I’d like to say my rural neighbors here in Portugal wouldn’t understand, but with the fatherly-fostered passion they have for the Benfica football “club”, I can only guess they viewed my decision to make the two and a half hour drive to Lisbon in order to watch the Super Bowl live as something within the realm of reason.

I can’t remember the last Super Bowl I watched, and given the time and distance that eventually carried me away from my American lifestyle, I relegated my interest in stats and up-coming weekend match ups to merely checking divisional standings on occasion. However, this Super Bowl was different: The Philadelphia Eagles, my team, had another rarely seen chance to get hold of the Vince Lombardi Trophy. This wasn’t just a matter of sports for me, or to merely reassert my identity as an American living abroad. This was family.

I was raised on the Philadelphia Eagles. The year they won against Green Bay in the 1960 Championship Game was the year I was born, and in the ensuing years through adolescence and onward, my father would take my brothers and me to each and every season’s home game from Franklin Field to Veterans Stadium, with the occasional bonus of dinner at Dante and Luigi’s afterward. My father was at that 1960 Championship game and diligently kept his seats from one stadium to the next, waiting for “next year” and another chance. I was genetically wired to hate the Dallas Cowboys and had Eagles history woven into the very fabric of my being. The blood that runs through my veins to this day is green, and nothing could ever change that.

The time difference between Lisbon and Minneapolis is six hours, which made kickoff at 12:30am and plenty of time get down to Lisbon. All in all, a drop in the ocean compared to 57 years of waiting. However, first on the agenda was some pre-game warm up: a Philly cheese steak for lunch before the drive, washed down with a couple of Budweisers of course. Unfortunately, a Philly big “twist” soft pretzel was out of reach. European cuisine only goes so far. For the way down, I downloaded numerous songs from Springsteen and Sinatra, the theme song from “Rocky”, and the “Fly, Eagles, fly” fight song just for good measure. With my Philadelphia football t-shirt on, I looked at myself in the mirror and felt my father smiling from above.

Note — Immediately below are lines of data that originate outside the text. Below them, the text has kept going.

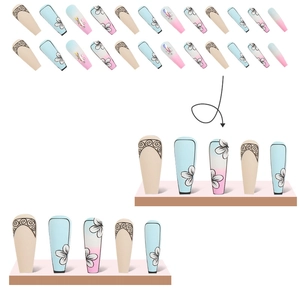 Long coffin fake nails with floral patterns, rhinestone accents, and blue gradient finish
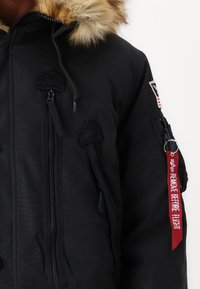 Black parka jacket with a fur-lined hood, multiple zippered pockets, and a red tag reading "REMOVE BEFORE FLIGHT." Textured fabric, utilitarian design.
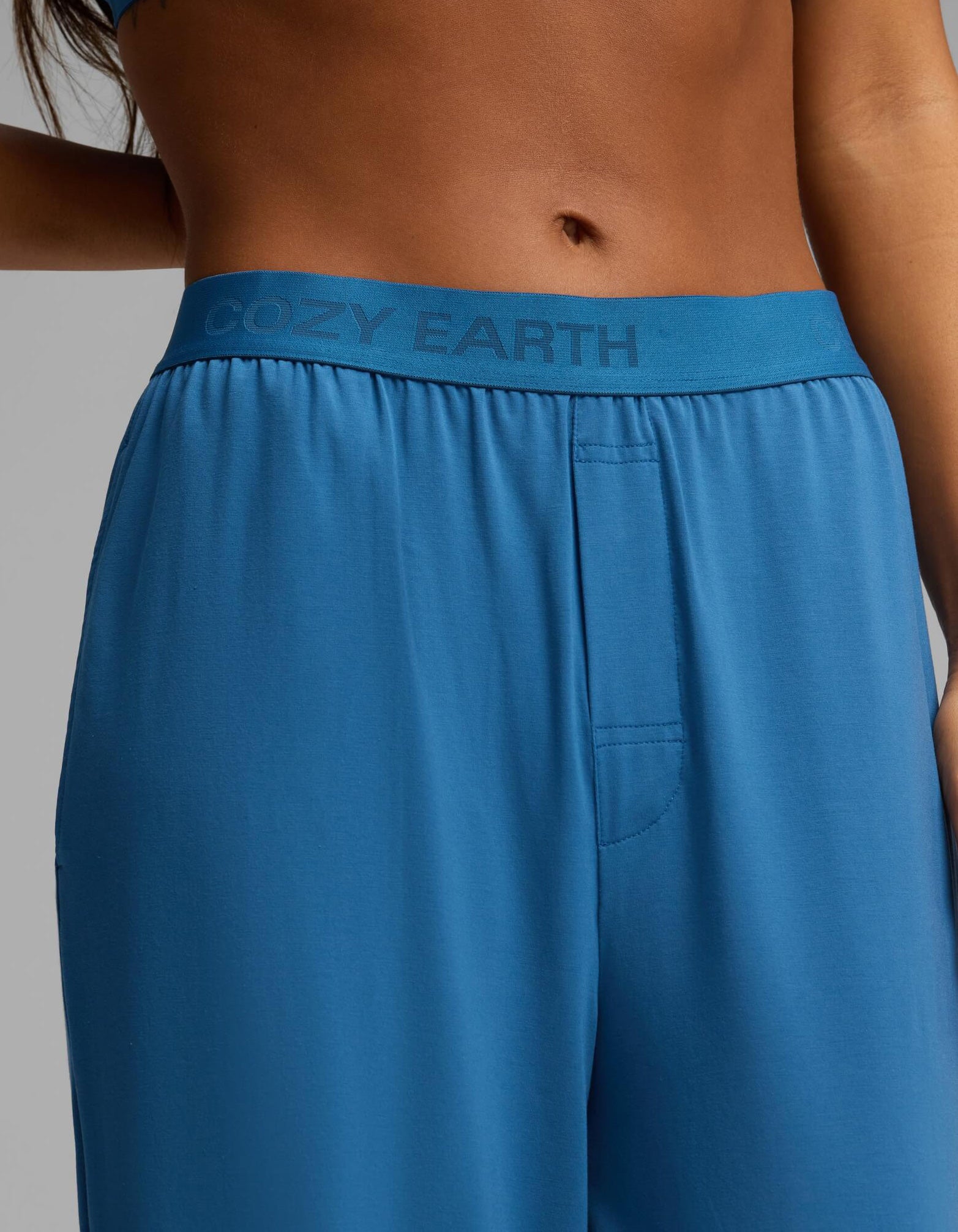 A close-up shows the lower torso and part of one arm of a person wearing the Cozy Earth Women’s First Layer Pajama Short Sleeve Tee & Pant Set in blue, with “COZY EARTH” visible on the waistband.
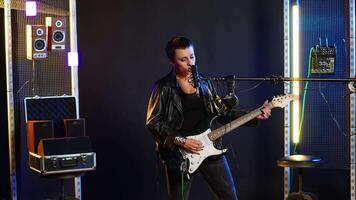 Fierce rock singer performs live singing into the microphone with passion. Cool edgy artist with rebellious energy creating a wild iconic performance in the heavy metal music industry. Camera B. video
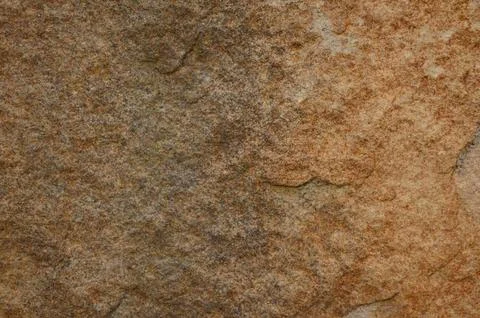 A close up of a brown stone wall with a rough texture. Stock Photos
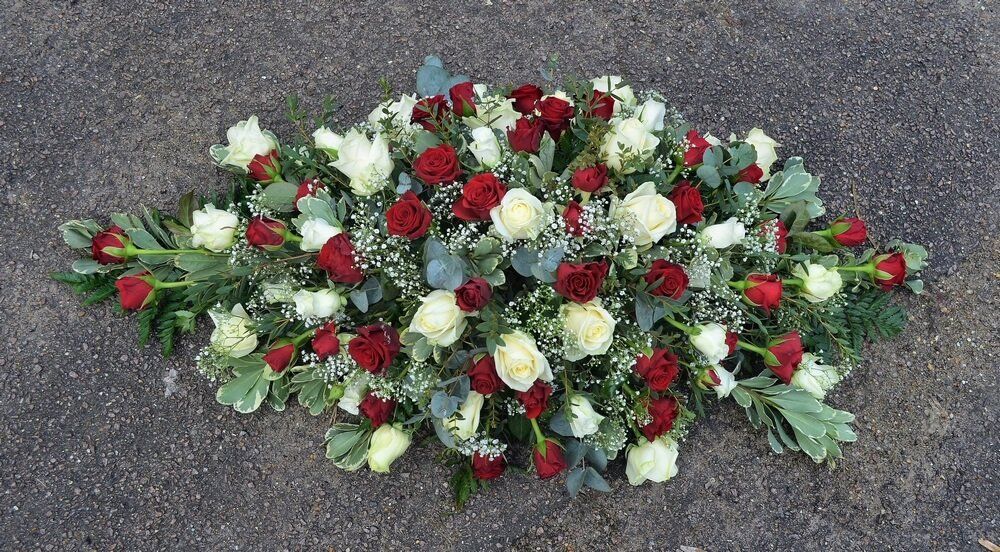 6.   Spray of white and red Roses.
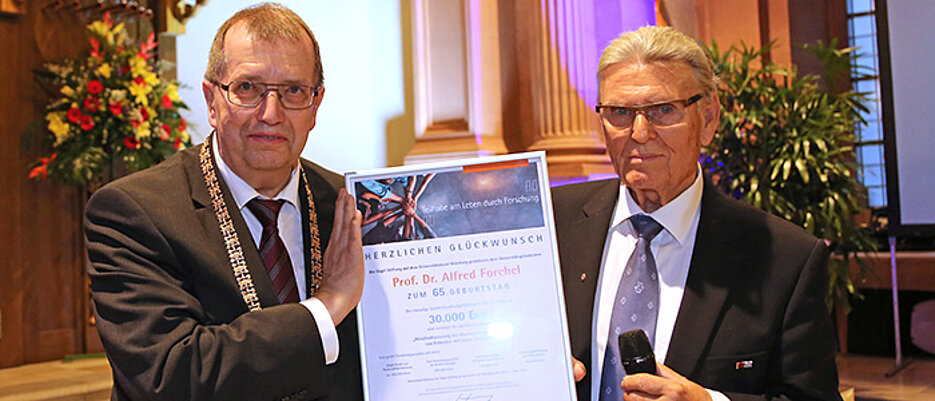 Dr. Kurt Eckernkamp (rechts) überreicht Unipräsident Alfred Forchel in der Neubaukirche die Urkunde mit dem Förderbescheid. (Foto: Rudi Merkl)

The only place in Lisbon, and maybe all of Portugal for all I knew, that was showing the game was the Hard Rock Café, but when I called to book a reservation, I was told it was full, which for some reason surprised me. This is Europe, I thought; however, think again,… it’s the Super Bowl. When there’s a will to get through the door, there’s a way to get through the door, and with that, I started up the car and headed south. What others, besides myself so far from home, were looking for a piece of that American dream on a field of a hundred yards as only Americans could measure it?

Once in Lisbon, a good omen was given to me by the gracious hostess as I was found a place on the second level of the restaurant next to the massive big-screen TV: First row seats. Somehow, I couldn’t help but feel my father was pulling strings and greasing divine palms somewhere above to get me in the door. A mixture of both Portuguese and Americans wearing New England or Philly colors arrayed the place. I ordered the ribs and lined up the beers. This was going to be better than I thought.

The place erupted in the clock-stopping time that followed, but the focused concern of the employees of the Hard Rock Café in Lisbon that night soon became the one customer on the second level near the big-screen. The floor manager and my server were polite, but approached me with caution as if a danger to myself and everyone in the room. With every play I was leaning over the railing and banging the table with every stop or significant gain. I disregarded everyone and held every moment as if alone, as if each play unfolding was affecting the very space I was occupying.

The collective Eagles franchise history was a matrix of possessed air around me: Chuck Bednarik, Harold Carmicheal, Jaws, Tommy McDonald, Pete Retzlaff , Wilbert Montgomery, Brian Dawkins, and David Akers among all the others gathered and filled the room across the five thousand miles of Atlantic Ocean that separated Europe from American shores, across fifty-seven years of waiting for “next year”.

To the others, it was just a game, but for me it was family. And in the zeitgeist of the current American political arena beyond blood, beyond the personal, it was, as best as I could explain to the young Portuguese couple near me, a drama of the blue-collar, working-class underdogs, who no one had faith in, against the elitist idea of the privileged status quo being played out in a public forum for the world to consider and witness. Foles, who bounced around the league with nothing more than average talent, a second option substitute, was holding his own against celebrity in an upper-class neighborhood with reserved-only parking by doing the one thing he needed to do: his job. It was a job among other jobs that others had to do that night, a collective effort of ordinary anybodys with an unremarkable background, and in the moment when Brandon Graham stripped Brady of his God-given right to history, the world saw it all change.

After the exchange of hugs and handshakes with attending Philly fans and the quiet retreat of humiliated Patriot ex-pats, everyone went in their own direction and disappeared into Lisbon’s night. I looked at my watch: 3:45 am. The streets were empty and quiet, and appeared strange to me. There were no celebrations, no honking of horns, no earth- shattering screams of finally realized dreams. As I walked back to the car, I thought of my father and how so much as changed, how the words “next year” mean something completely different now.